18.11.24
NISA: Apresentação do livro “Os Versos da Tá Mari Pinto”
Realizou-se no passado sábado, na sala da União de Freguesias do Espírito Santo, Nossa Senhora da Graça e São Simão (Nisa), a apresentação do livro "Os Versos da Tá Mari Pinto", poetisa popular nisense falecida em 2003.
Maria da Graça Pinto nasceu em Nisa em 1921, num dos dias que antecederam o Natal. Não frequentou a escola no tempo destinado à formação essencial. A ajuda aos pais, as tarefas no campo, só permitiram que fizesse a terceira classe. Ainda assim, ganhou um amor à escrita que nunca deixou de a acompanhar durante toda a vida.
Mulher do campo, esposa de pastor, viveu e sonhou tendo o mundo rural como pano de fundo. Escrevia versos, nos fugazes momentos que a vida de pastorícia lhe permitia, Mulher de grande simplicidade, os seus versos tornaram-na numa figura popular de Nisa.
Observava, com sentido crítico, tudo o que se passava à sua volta e num qualquer papel, pedaço de embalagem ou de cartão, em letras mal alinhavadas e rimas arrancadas ao fundo da memória, escreveu centenas e centenas de quadras populares, versos espontâneos por onde escorre a água límpida dos riachos, a natureza agreste dos campos ou dos animais, a pastorícia, as artes, antigas, de saber fazer o queijo, os alinhavados, as cantarinhas de barro.
Foi uma das últimas “sentinelas” da vida campesina, dos campos à volta de Nisa que ela viu viçosos e cheios de vida, mas que os ventos da mudança, paulatinamente, obrigaram a uma desertificação acelerada.
Um processo doloroso que Maria Pinto descreve nos seus versos, por vezes parecendo de forma exacerbada e indignada, imaginando o tempo futuro, negro e sem perspectivas.

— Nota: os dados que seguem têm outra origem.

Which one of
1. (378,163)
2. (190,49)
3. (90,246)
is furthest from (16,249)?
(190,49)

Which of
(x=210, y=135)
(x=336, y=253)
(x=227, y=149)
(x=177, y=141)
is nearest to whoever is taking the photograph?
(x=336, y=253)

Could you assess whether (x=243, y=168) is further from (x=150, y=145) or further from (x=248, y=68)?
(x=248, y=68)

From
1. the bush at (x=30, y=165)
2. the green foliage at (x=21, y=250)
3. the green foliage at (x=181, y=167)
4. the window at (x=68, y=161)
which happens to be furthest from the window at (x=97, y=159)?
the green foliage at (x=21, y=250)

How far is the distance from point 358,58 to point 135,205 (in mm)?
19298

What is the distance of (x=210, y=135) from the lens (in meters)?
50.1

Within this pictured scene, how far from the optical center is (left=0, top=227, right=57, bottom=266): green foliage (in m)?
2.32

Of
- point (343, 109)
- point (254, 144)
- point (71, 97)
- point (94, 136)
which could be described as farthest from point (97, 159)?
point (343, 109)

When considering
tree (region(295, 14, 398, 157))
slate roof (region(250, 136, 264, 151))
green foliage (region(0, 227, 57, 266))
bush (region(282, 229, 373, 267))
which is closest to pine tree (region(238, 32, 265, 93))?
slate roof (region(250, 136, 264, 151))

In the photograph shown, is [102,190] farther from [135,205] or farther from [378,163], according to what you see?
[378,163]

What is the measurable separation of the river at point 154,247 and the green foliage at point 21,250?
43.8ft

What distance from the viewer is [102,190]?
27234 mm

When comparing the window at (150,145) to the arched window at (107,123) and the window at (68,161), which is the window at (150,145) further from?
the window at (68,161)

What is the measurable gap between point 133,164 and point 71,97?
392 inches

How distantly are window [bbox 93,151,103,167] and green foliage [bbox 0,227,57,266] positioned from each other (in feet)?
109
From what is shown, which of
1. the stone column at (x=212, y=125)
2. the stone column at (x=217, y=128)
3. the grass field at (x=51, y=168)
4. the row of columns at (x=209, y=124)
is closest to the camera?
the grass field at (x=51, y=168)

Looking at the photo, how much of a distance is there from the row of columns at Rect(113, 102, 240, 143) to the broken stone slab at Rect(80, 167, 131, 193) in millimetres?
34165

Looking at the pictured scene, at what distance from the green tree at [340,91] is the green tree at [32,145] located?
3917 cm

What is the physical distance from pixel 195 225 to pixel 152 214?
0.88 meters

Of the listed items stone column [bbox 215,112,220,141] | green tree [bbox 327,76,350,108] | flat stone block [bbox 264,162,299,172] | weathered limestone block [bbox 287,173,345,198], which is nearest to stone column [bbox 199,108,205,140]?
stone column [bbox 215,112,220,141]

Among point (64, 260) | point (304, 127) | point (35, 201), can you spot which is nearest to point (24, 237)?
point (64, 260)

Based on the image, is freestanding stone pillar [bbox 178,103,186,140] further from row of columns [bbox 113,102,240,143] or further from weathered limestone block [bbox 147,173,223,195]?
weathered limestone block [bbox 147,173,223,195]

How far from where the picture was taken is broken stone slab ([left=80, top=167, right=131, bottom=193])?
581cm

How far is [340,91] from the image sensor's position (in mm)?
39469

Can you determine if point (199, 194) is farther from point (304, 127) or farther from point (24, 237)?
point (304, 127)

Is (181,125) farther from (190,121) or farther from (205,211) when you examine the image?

Muitas dessas quadras foram, no contexto da época, mal compreendidas. Não havia revolta nas palavras que escrevia, mas sim um sentimento de desassossego e solidão em que o universo rural se transformara.
Quem não a conheceu e toma contacto, agora, com os seus versos, está longe de imaginar que ao longo de décadas, a sua poesia popular, sentida e directa, irónica e mordaz, ou terna e efectuosa, fez o retrato social, de tipos, modas, acontecimentos importantes na vila de Nisa, encontros, partidas e chegadas. Entre estas, as do seu filho, para a vida militar ou para a França de todos os sonhos. Percursos, ao fim e ao cabo, de (quase) todos os nisenses.
Nunca foi incomodada pelos versos, por vezes audazes, contidos na sua poesia. Escrevia com o coração e a simplicidade das suas rimas ter-lhe-ão evitado alguns dissabores. É que, num passado ainda recente, as suas quadras populares, lidas e relidas num determinado contexto, configuravam, na sua aparente ingenuidade, um forte pendor social e interventivo.
Quadras que falavam do campo, triste e abandonado, da saga da emigração, da vida dura e mal paga dos camponeses, entre estes os pastores, eternos solitários da planície alentejana.
Maria da Graça Pinto não precisou de contar a história de vida, da sua vida.
Ela está, indissoluvelmente, expressa nos versos que produziu: Basta ler as quadras que durante anos foi publicando no "Correio de Nisa", ou aquelas que, amontoadas e amarelecidas pelo tempo, guardou numa qualquer gaveta ou caixote na sua casa e que, pacientemente, foram reproduzidas como “corpo e alma” deste livro, agora apresentado.
Um livro que é também uma homenagem, algo tardia, a uma mulher que na crueza dos seus versos, disse muitas verdades que, ainda hoje, continuam a incomodar.